「どっちにしろショックが大きい出来事があったんだね?今までそれの影響力が続いてるし。」
「いわゆるトラウマってやつ…?それ自体は否定しない。だけど律と柚を育てるだけで必死だったし…私自身も一生懸命生きてたら過去なんて全く重要じゃないと思う。だから気を留めないことにしたんだ。」
「そういう方法で改善できるケースもあるけど、しっかり向き合って解決して、心と体の健康を守るのも大切なことだよ。僕が今見てるなるちゃんは、きっといつか限界が来る。」
「そうかな〜…自分なりに結構強い人間だと思うんだけどなぁ…」
「もちろん。なるちゃんが一人で働いて律と柚を育ててる姿を見てると、ものすごく強くてかっこいい女性だっていつも思ってる。正直なるちゃんみたいな人見たことないよ…。憧れるし…尊敬してる。」
「そう?笑 ありがと。」
「うん…僕は本気でそう思ってるよ。でも違う方法で問題に立ち向かうのも強さだと思うんだ?何より僕はなるちゃんが元気で幸せでいて欲しい。」
「もしかしてさ…私のこと…いや、何でもない。」
「僕はなるちゃんのこと好きだよ。ゲーム友達としても…その…異性としても。今すぐどういう関係になりたいとかではないけど。」
「あっ…そ…そうなんだ…。うん。そうなんだ。」
「僕に何ができるかは分からないし、なるちゃんがそれを望まないなら僕は何もしない。だけどなるちゃんの幸せを心から願うのは医者としてじゃなくて僕個人の感情が大きいと思う。」
「そ…そうなんだ。てっきり医者だから患者をほっとけない系なんだと思ってた…笑」
「僕だって…そんなプライベートまで患者さんのこと気にかけていられないよ笑 でも僕の行動が線を越えたらいけないって思っているし、なるちゃんが嫌ならもちろんしない。」
「いや…別に……」
線を越えてもいいのに……と成瀬が小声で呟いたのを樹はしっかりキャッチした。
なんだかんだ、成瀬の方も樹をずっと前から意識していたのだ。樹のように幼い双子を引き取って育てていることに関して理解を示してくれる人は多くない。それにゲームをしていても終始穏やかで、イライラした態度も見せたことがない。正直こんな人どこにいるだろうか…と思うほど理想的な男性だった。
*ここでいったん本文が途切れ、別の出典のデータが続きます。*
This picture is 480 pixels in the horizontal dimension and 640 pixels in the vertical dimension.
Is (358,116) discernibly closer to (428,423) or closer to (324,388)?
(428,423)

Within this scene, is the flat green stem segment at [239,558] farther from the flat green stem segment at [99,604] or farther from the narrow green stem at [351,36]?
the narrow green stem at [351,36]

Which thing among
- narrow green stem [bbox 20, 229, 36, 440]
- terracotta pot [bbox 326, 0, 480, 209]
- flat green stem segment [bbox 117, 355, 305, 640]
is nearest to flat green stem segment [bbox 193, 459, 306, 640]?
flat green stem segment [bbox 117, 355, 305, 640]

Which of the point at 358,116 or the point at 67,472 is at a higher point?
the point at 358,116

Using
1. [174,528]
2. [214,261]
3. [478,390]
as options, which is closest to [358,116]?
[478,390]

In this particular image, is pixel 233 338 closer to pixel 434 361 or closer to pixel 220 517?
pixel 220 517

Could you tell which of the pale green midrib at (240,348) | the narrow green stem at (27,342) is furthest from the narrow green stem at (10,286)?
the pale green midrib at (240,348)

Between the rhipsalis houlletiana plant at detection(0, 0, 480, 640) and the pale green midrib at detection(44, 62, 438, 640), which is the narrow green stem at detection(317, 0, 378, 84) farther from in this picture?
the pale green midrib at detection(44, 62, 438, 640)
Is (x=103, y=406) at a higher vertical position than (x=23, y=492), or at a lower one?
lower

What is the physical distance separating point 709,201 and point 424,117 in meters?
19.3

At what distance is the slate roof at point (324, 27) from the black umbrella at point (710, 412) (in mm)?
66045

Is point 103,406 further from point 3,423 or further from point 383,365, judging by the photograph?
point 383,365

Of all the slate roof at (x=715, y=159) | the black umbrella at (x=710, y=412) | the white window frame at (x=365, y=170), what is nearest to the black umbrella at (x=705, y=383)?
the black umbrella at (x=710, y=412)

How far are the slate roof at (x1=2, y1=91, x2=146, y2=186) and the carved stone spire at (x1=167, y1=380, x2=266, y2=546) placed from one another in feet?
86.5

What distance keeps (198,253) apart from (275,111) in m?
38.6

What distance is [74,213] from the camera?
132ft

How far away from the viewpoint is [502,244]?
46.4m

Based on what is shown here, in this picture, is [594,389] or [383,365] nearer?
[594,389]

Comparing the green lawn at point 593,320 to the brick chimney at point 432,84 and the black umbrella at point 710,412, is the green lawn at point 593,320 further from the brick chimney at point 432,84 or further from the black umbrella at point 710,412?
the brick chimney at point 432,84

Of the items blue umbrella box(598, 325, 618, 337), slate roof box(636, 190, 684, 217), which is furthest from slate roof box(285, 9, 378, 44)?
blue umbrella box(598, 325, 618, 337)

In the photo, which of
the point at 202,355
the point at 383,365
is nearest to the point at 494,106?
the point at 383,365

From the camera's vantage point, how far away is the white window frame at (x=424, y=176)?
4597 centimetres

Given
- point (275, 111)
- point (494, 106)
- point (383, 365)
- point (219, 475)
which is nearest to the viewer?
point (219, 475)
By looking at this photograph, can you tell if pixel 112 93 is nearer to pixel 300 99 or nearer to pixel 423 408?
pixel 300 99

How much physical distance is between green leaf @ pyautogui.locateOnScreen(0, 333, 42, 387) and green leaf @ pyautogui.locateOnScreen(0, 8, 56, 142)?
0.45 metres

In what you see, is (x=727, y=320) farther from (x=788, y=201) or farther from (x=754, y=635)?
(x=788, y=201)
「実は僕にも昔悲しい出来事があって、乗り越えないといけない問題があるんだ。だから6年以上恋愛もしたことがないし、始めるにもすごく勇気がいる…。なるちゃんと一緒かも?一生懸命生きてたらこんな問題向き合う必要もないと思ってた。」
「そうなんだ……」
「でもなるちゃんと出会ってから少しずつ…確実に変わりたいって思ってた。だから……その…」
「あのさ……この際誤解を招くのが嫌だから…はっきり言うね…??私さ、小学生の時3ヶ月だけ男の子と付き合った以外誰とも付き合ったことないの…!だから……あのよく分かんないし…その……任せる!」
「あっ……そうなんだ…。分かった。」
お酒のせいではない。確実に顔が真っ赤に染まった成瀬を樹が微笑みながら見つめる。
正直この美貌で…男が群がって来ない訳がないのに…。でも確かに隣に一年住んでて、今まで一度も男の影を感じたことがない。
ベッドの上で恥ずかしそうに膝を抱える成瀬の横に樹が座る。一気に二人の雰囲気が変わる。
「じゃあ僕が先に近づいてもいい?」
「いいけど……ちょっ…こういうのじゃない。」
「横に座るのもだめ?恥ずかしい?」
「そりゃ恥ずかしいよっ!男の人と二人きりになったことなんてないし!」
「あっ…ごめん…もちろん手は出さないから…怖かったよねごめん…」
樹が瞬時に立ち上がって元いたベッドサイドに座る。
「いやっ…そういうことじゃないけどこの空気感が…慣れなくて。」
「そうだよね…分かってる。」
「別に嫌じゃない。」
この人は私を無視して線を越えてくる人ではない……成瀬は樹を信頼していた。
「嫌じゃないなら良かった…。とりあえず…なるちゃんがいいなら、これから僕が休みの日には、なるちゃんが寝るまでここで一緒にいてもいいかな?この前言ってた寝る時に思考をコントロールする練習をしよう。」